Three renowned researchers—Japan's Prof. Sakaguchi and American scientists Dr. Brunkow and Fred Ramsdell—share this accolade.

The work identified unique "sentinels" within the immune system that eliminate malfunctioning immune cells that could harming the body.

The discoveries are now paving the way for innovative therapies for autoimmune diseases and malignancies.

The laureates will divide a prize fund valued at 11 million Swedish kronor.

Decisive Findings

"Their research has been decisive for understanding how the body's defenses operates and why we don't all suffer from severe autoimmune diseases," commented the head of the award panel.

This trio's research address a fundamental mystery: How does the defense system protect us from numerous invaders while keeping our healthy cells intact?

Our immune system uses white blood cells that scan for signs of disease, even viruses and germs it has not met before.

Such cells employ detectors—called recognition units—that are produced randomly in countless variations.

That provides the immune system the capacity to fight a wide array of threats, but the randomness of the process unavoidably produces white blood cells that may target the host.

Protectors of the Body

Scientists previously knew that a portion of these problematic defense cells were destroyed in the thymus—where white blood cells mature.

This year's Nobel Prize recognizes the identification of regulatory T-cells—known as the body's "peacekeepers"—which travel through the body to disarm any immune cells that attack the body's own tissues.

We know that this mechanism malfunctions in self-attack conditions such as juvenile diabetes, MS, and rheumatoid arthritis.

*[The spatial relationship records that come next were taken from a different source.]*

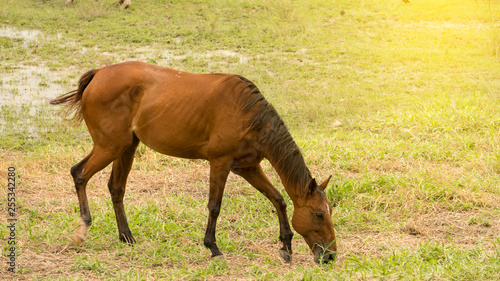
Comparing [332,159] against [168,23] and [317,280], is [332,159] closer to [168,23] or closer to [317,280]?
[317,280]

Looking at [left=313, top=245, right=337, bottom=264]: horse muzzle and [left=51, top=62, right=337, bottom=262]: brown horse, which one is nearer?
[left=313, top=245, right=337, bottom=264]: horse muzzle

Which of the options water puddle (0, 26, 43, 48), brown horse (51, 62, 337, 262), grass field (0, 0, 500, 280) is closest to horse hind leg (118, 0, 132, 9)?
grass field (0, 0, 500, 280)

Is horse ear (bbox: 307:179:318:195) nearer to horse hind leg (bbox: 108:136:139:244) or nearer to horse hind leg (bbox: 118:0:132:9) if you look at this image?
horse hind leg (bbox: 108:136:139:244)

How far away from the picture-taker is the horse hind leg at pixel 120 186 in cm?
524

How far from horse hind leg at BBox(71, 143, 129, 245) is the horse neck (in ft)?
4.99

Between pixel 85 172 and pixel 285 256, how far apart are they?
2048mm

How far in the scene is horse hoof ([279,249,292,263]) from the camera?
4.89 m

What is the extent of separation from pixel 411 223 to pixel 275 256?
1.58 metres

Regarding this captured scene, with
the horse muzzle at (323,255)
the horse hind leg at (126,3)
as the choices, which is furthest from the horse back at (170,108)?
the horse hind leg at (126,3)

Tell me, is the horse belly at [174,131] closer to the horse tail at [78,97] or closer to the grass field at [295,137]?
the horse tail at [78,97]

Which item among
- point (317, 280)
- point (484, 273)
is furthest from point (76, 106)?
point (484, 273)

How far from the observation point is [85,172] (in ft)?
16.8

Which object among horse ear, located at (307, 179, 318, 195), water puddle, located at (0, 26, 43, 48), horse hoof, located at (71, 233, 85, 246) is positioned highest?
horse ear, located at (307, 179, 318, 195)

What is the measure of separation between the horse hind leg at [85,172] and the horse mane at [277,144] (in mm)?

The prize committee stated, "The discoveries have laid the foundation for a new field of research and accelerated the creation of new treatments, for example for tumors and immune disorders."

In cancer, regulatory T-cells block the body from fighting the growth, so studies are focused on lowering their quantity.

For autoimmune diseases, trials are exploring increasing T-reg cells so the body is no longer being harmed. A comparable method could also be useful in minimizing the risks of organ transplant failure.

Innovative Experiments

Prof Sakaguchi, from Osaka University, performed experiments on rodents that had their immune gland extracted, causing self-attack conditions.

He demonstrated that introducing immune cells from other mice could stop the disease—suggesting there was a system for blocking defenders from harming the body.

Dr. Brunkow, from the Institute for Systems Biology in Seattle, and Dr. Ramsdell, currently at a biotech firm in a California city, were investigating an inherited autoimmune disease in mice and people that resulted in the identification of a genetic factor critical for how T-regs function.

"The groundbreaking work has uncovered how the immune system is controlled by regulatory T cells, stopping it from mistakenly attacking the healthy cells," commented a prominent physiology expert.

"The work is a striking example of how fundamental physiological study can have far-reaching implications for human health."